Paper Note: [OSDI'14] F4: Facebook's Warm BLOB Storage System

This article summarizes the architectural design of Facebook F4 for warm data object storage, along with its erasure coding and cross-data-center fault-toleran…

F4 is an object storage system developed by Facebook to reduce storage costs. It is used in scenarios where data is read-only, deletable, and not writable.

After introducing F4, Facebook’s overall object storage architecture is shown in the following figure:

Overall BLOB storage architecture

Haystack is responsible for storing Hot objects, while F4 is responsible for storing Warm objects. Above them, the Router Tier routes requests correctly to the appropriate system. Because Facebook’s object storage is mainly used for photos and videos, and the primary use case is the Feed, an object’s temperature is highly correlated with its creation time. In Haystack, objects are written sequentially into Physical Volumes. When a Physical Volume is full (for example, 100 GB), it is marked read-only but remains deletable. After some time, the BLOBs in the entire Physical Volume are no longer Hot. At this point, the entire Physical Volume is moved into the F4 storage system to continue serving requests. In F4, a Physical Volume is split into several pieces (depending on the requirements of the Erasure Encoding in use). Parity is generated through Erasure Encoding, producing multiple Blocks, which are distributed across different nodes. Two different Blocks in different DataCenters are XORed once, and the result is stored in another DataCenter, as shown in the following figure:

Geo-replicated XOR Coding

If Reed-Solomon(10, 4) coding is used, each Physical Volume is first expanded by a factor of 1.4, and then two Physical Volumes are expanded by the size of one additional Physical Volume. Therefore, on average, each BLOB is amplified by \(1.4 + 1.4/2 = 2.1\) times. The architecture of the F4 system is shown in the following figure:

F4 single cell architecture

The processing flow for a read request is as follows:

  1. Find the corresponding Storage Node through the Name Node.
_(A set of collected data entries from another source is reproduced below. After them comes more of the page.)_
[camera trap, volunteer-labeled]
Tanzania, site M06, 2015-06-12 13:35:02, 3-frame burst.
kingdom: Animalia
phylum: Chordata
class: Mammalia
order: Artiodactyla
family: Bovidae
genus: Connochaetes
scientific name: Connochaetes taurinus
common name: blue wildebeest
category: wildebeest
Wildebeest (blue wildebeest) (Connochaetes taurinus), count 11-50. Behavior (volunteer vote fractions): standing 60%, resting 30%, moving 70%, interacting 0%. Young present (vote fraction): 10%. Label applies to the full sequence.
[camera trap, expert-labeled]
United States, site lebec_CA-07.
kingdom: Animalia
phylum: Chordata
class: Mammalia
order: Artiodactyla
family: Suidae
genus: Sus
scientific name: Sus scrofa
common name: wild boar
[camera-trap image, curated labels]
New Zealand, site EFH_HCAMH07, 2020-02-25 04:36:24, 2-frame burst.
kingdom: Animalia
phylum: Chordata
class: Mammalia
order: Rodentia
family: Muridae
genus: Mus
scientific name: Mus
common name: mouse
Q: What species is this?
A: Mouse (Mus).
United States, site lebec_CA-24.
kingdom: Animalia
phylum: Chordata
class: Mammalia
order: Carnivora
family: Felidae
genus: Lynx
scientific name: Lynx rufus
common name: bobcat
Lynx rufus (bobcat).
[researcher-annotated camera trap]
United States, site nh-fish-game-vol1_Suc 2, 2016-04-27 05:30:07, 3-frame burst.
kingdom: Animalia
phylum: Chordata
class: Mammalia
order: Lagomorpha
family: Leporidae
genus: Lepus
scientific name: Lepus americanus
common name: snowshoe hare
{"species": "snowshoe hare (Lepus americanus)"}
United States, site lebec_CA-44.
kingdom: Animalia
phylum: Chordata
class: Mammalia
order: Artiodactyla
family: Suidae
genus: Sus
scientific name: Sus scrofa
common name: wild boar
  2. Find the corresponding Block and Offset through the Index API.

  3. Read the corresponding Offset of the corresponding Block through the File API.

  4. If this Block has failed, read from the Backoff Node. The Backoff Node contacts any 10 Blocks + Parity to recover a single Block.

Some other details related to error recovery:

  • Recovery of an entire Physical Volume is performed on the Rebuilder Node.

    • All known Blocks + Parity can be obtained for recovery.

    • If that is not possible, recovery can also be performed through XOR.

  • Under the coordination of the Coordinator Node, Blocks are distributed to different Storage Nodes according to the Placement Policy.

Because F4 only needs to handle read-only cases, its design is relatively simple. New write requests go to Haystack, and the corresponding BLOB in F4 is then deleted (only the index needs to be deleted), because a burst of hot-serving traffic will arrive immediately after the write (when it appears in friends' Feeds).

References

  • [1] Subramanian Muralidhar, Wyatt Lloyd, Southern California, Sabyasachi Roy, Cory Hill, Ernest Lin, Weiwen Liu, Satadru Pan, Shiva Shankar, Viswanath Sivakumar, Linpeng Tang, and Sanjeev Kumar. 2014. f4: Facebook’s Warm BLOB Storage System. Osdi’14 (2014), 383—​398. Retrieved from https://www.usenix.org/conference/osdi14/technical-sessions/presentation/muralidhar

  • [2] Beaver, D., Kumar, S., Li, H. C., Sobel, J., Vajgel, P., & Facebook, I. (2010). Finding a Needle in Haystack: Facebook’s Photo Storage. In Proc. USENIX Symp. Operating Systems Design and Implementations (OSDI’10) (pp. 1–14).